** begin MATERIAL FOR THIS EXERCISE **

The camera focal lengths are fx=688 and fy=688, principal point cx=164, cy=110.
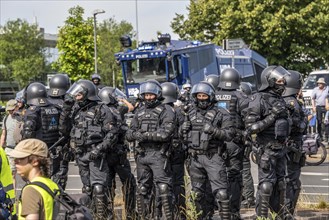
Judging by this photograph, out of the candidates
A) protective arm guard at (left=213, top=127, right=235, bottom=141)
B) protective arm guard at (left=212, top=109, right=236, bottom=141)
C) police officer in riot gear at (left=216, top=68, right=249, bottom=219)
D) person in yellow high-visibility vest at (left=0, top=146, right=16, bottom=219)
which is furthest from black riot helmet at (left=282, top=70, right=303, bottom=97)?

** end MATERIAL FOR THIS EXERCISE **

Restate each of the entries above word for word and skip every image.

EXERCISE OUTPUT:
The camera focal lengths are fx=688 and fy=688, principal point cx=164, cy=110.
Judging by this photograph, out of the candidates
A) protective arm guard at (left=213, top=127, right=235, bottom=141)
B) protective arm guard at (left=212, top=109, right=236, bottom=141)
C) police officer in riot gear at (left=216, top=68, right=249, bottom=219)
D) person in yellow high-visibility vest at (left=0, top=146, right=16, bottom=219)
which is furthest from black riot helmet at (left=282, top=70, right=303, bottom=97)?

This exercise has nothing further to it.